### ACTIVITY
Translate this sentence from the abstract on self-healing concrete below into Spanish: "Coconut shell biochar emerges as a green and effective carbonaceous additive, enhancing concrete fracture properties, whether used independently or as a carrier for bacteria."

──────── SELECTED EXTRACT ────────

PERFORMANCE EVALUATION OF BACTERIA IMMOBILIZED COCONUT SHELL BIOCHAR BASED SELF-HEALING CONCRETE AT ELEVATED TEMPERATURES

Abstract

Embarking on an innovative frontier, this study explores bio-inspired self-healing concrete. Imagine Coconut Shell Biochar (CSBC) as a catalyst, hosting Bacillus Pumilus (BP) spores, enhancing calcite (CaCO3) precipitation in High-Strength Concrete (HSC) even when faced with the blistering challenge of elevated temperatures ranging from 23°C to a scorching 800°C. This research unveils secrets from microscopic analysis captured by scanning electron microscope (SEM), X-ray diffraction (XRD), and thermogravimetric analysis (TGA) to macroscopic evaluations where compressive strength, split tensile strength, mass loss, stress-strain response, toughness and elastic modulus portray a vivid image of concrete's resilience under fire. Results highlight the dynamic combination of BP spores and CSBC nano/micro particles, ensuring exceptional mechanical properties at room temperature. However, beyond the 200°C threshold, Biochar-enhanced Bacillus Pumilus High Strength Concrete (BPC-HSC) encounters the trial of thermal breakdown of calcium lactate, yet it outshines its counterpart, Bacillus Pumilus High Strength Concrete (BP-HSC), due to the presence of CSBC, maintaining remarkable strength. BPC-HSC's fracture energy boosts up at 600°C, attributed to thermal conductivity and crack bridging of CSBC particles, coupled with BP spores' self-healing. Individual assessments highlight the commendable performance of BP-HSC, showcasing substantial strength at ambient temperature. Nonetheless, it faces thermal challenges attributed to the decomposition of calcium lactate, as the temperature rises above 200°C. On the other hand, biochar-modified HSC (BC-HSC) stands resilient, demonstrating remarkable mass retention at high temperatures, solidifying its position as a robust material in elevated conditions. Coconut shell biochar emerges as a green and effective carbonaceous additive, enhancing concrete fracture properties, whether used independently or as a carrier for bacteria. Mathematical models articulate properties for all modified HSC formulations (C-HSC, BC-HSC, BP HSC, BPC-HSC) as a function of temperature. These findings contribute to understanding sustainable self-healing concrete systems, urging future investigations for thermally stable supplements for bacteria in elevated temperature conditions.

──────── STORED DATA ────────

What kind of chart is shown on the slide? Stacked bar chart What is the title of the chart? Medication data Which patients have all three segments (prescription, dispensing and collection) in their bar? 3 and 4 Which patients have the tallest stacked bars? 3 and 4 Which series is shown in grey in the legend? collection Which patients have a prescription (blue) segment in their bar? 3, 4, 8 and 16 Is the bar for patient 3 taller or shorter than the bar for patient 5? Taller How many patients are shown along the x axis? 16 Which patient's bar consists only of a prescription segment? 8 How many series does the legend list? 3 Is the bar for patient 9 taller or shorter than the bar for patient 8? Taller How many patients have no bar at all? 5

────────

### ANSWER TO THE PROBLEM
El biocarbón de cáscara de coco surge como un aditivo carbonoso ecológico y eficaz que mejora las propiedades de fractura del hormigón, ya sea utilizado de forma independiente o como portador de bacterias.